* **WORK INSTRUCTION**
Extend the forum discussion about mortgage lenders and financing for rental properties, continuing on from its final sentence.

* **DOCUMENT EXCERPT**

My 1st question has 2 parts. One is can I do this and ? Two use the positive cashflow from the other suite(s) in my mortgage calculations to qualify?



Second Question is that if I am worried about my cap limit 5-8 years down the road, which type of lender should I use for my principal residence purchase?
 
First National would be one of my first choices for lenders. They only lend to people with 4 properties or less, so once you have more than 4, you cannot use them again until you get into multi-family (6-plexes or more).



Last time I used them, they also had a 1-year insurance policy (for unknown issues) at no extra cost. In our case, we had to replace our main sewer stack because of a leak in the joint, and they paid the $1000 bill. It's been a while, so I don't know if they still offer that.



If you are buying the new property as your personal residence, then you may want to consider getting a HELOC (home equity line of credit) on your double wide for future investment properties. The interest will be tax deductable as long as you use the money for investments.



You may also want to consider an all-in-one product for your new personal residence mortgage. That way you could channel all rent payments from all properties to the personal mortgage and have an automatically increasing HELOC to fund the rental property expenditures. Transfers your debt from non-tax-deductable to tax-deductable.

* **EXCERPTED DATA**

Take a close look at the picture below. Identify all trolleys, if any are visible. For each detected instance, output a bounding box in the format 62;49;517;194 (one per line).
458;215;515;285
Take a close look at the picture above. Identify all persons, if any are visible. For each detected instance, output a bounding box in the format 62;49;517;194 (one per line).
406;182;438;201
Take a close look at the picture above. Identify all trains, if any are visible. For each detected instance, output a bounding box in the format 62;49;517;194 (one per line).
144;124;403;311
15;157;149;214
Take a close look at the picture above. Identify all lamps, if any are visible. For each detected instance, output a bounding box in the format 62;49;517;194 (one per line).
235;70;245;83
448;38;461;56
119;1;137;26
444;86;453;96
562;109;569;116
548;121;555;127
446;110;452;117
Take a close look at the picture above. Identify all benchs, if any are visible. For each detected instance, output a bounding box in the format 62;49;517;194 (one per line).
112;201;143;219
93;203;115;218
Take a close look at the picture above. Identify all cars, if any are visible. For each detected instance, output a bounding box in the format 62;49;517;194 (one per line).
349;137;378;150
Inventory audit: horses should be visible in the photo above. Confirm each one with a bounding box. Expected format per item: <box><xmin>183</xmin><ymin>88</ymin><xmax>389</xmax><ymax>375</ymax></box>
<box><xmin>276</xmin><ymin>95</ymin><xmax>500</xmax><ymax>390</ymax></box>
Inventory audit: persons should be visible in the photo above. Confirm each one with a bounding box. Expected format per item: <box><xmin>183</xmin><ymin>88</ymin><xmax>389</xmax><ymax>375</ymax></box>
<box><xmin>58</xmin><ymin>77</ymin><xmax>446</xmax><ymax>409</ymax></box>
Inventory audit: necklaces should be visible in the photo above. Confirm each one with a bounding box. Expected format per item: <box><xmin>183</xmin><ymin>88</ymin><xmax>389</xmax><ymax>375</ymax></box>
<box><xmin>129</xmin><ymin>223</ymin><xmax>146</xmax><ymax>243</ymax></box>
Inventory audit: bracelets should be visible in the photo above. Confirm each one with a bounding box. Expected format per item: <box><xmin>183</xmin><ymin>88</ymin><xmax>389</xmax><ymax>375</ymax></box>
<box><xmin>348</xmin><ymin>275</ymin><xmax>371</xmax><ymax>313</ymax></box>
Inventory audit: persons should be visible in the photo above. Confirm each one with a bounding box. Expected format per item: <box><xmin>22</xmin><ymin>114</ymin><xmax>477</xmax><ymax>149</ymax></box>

* **ANSWER SPACE**
 
You can check out Peterkinch.com or talk to Peter Kinch. He will recommend you which one is the best for you.
 
up to a Duplex you can put 5% down and on a 3 - 4 unit you can put 10% down. Rents can be used to help qualify assuming the suites are legal.



As for Capping out on mortgages from certain areas I would definitely speak with a mortgage broker who works with investors.



I would give Kevin Boughen a shout he is PK approved and one of the best in the business. [email protected]

http://www.InvestorMortgages.ca



Where are you purchasing your property?



Regards,
 
[quote user=Sherilynn]



You may also want to consider an all-in-one product for your new personal residence mortgage. That way you could channel all rent payments from all properties to the personal mortgage and have an automatically increasing HELOC to fund the rental property expenditures. Transfers your debt from non-tax-deductable to tax-deductable.



Exactly the answer I was seeking Sherilynn. I am unclear however about what an all-in-one mortgage is. I will look into First National or that type of lender. Thanks alot.
 
Mark, your reply along with Sherilynn's rounds out the answers to all of my questions and points me in the right direction.



I will be buying my principal residence in Prince George, BC. I know the city fairly well and have a good handle on which areas to focus on.



Cheers



Mike
 
There are threads here about automatically increasing HELOCs, or you can google it.



Manulife One, Scotia STEP, and National Bank, are just a few, but many banks now offer them. Just be sure that the product suits your needs. Some offer chequing accounts under the umbrella to make the account a true all-in-one, whereas others are very limited as to how you can divide the borrowing.